>> START
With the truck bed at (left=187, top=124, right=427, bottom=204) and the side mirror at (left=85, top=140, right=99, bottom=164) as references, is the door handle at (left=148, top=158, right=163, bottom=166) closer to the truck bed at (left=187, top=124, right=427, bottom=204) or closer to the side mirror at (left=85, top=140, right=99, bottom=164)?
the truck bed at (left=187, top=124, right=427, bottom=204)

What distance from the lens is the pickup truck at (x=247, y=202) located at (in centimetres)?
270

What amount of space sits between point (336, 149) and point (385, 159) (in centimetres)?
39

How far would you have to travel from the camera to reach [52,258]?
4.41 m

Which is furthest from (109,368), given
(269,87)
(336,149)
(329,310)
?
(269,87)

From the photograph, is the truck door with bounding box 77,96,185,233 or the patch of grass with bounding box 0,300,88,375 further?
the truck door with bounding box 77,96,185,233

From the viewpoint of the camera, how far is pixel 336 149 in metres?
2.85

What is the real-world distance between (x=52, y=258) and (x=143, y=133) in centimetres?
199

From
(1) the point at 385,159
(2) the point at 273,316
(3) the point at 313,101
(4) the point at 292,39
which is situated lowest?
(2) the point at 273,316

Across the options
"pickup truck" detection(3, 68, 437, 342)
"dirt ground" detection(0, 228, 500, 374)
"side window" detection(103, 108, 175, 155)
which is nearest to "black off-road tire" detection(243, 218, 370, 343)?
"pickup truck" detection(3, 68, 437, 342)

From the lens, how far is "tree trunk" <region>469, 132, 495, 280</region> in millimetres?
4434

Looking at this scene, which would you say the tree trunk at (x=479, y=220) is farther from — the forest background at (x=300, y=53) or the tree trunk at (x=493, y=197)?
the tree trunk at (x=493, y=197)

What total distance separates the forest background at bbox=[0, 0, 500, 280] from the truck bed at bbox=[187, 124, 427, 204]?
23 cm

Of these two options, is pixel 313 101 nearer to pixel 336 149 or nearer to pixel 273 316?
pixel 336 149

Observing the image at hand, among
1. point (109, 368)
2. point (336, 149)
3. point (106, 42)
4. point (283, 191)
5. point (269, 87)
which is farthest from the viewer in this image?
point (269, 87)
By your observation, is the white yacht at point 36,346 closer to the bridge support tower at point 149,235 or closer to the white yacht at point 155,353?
>> END
▶ WRITTEN TASK
Can you extract, word for word, the stretch of the entries that begins with the line containing "What is the" and continues through the end of the entries?

▶ RIGHT ANSWER
What is the real-world distance between (x=52, y=258) and (x=143, y=133) in centimetres?
199

From
(1) the point at 385,159
(2) the point at 273,316
(3) the point at 313,101
(4) the point at 292,39
which is situated lowest?
(2) the point at 273,316

Across the options
"pickup truck" detection(3, 68, 437, 342)
"dirt ground" detection(0, 228, 500, 374)
"side window" detection(103, 108, 175, 155)
which is nearest to "black off-road tire" detection(243, 218, 370, 343)?
"pickup truck" detection(3, 68, 437, 342)

From the lens, how far is "tree trunk" <region>469, 132, 495, 280</region> in millimetres?
4434

Looking at this scene, which would you say the tree trunk at (x=479, y=220) is farther from — the forest background at (x=300, y=53) or the tree trunk at (x=493, y=197)?
the tree trunk at (x=493, y=197)

What total distance separates the forest background at bbox=[0, 0, 500, 280] from the truck bed at bbox=[187, 124, 427, 204]?
23 cm

Of these two options, is pixel 313 101 nearer to pixel 336 149 or nearer to pixel 273 316?
pixel 336 149

Observing the image at hand, among
1. point (109, 368)
2. point (336, 149)
3. point (106, 42)
4. point (283, 191)
5. point (269, 87)
which is farthest from the viewer in this image?
point (269, 87)
By your observation, is the white yacht at point 36,346 closer to the bridge support tower at point 149,235 or closer to the white yacht at point 155,353?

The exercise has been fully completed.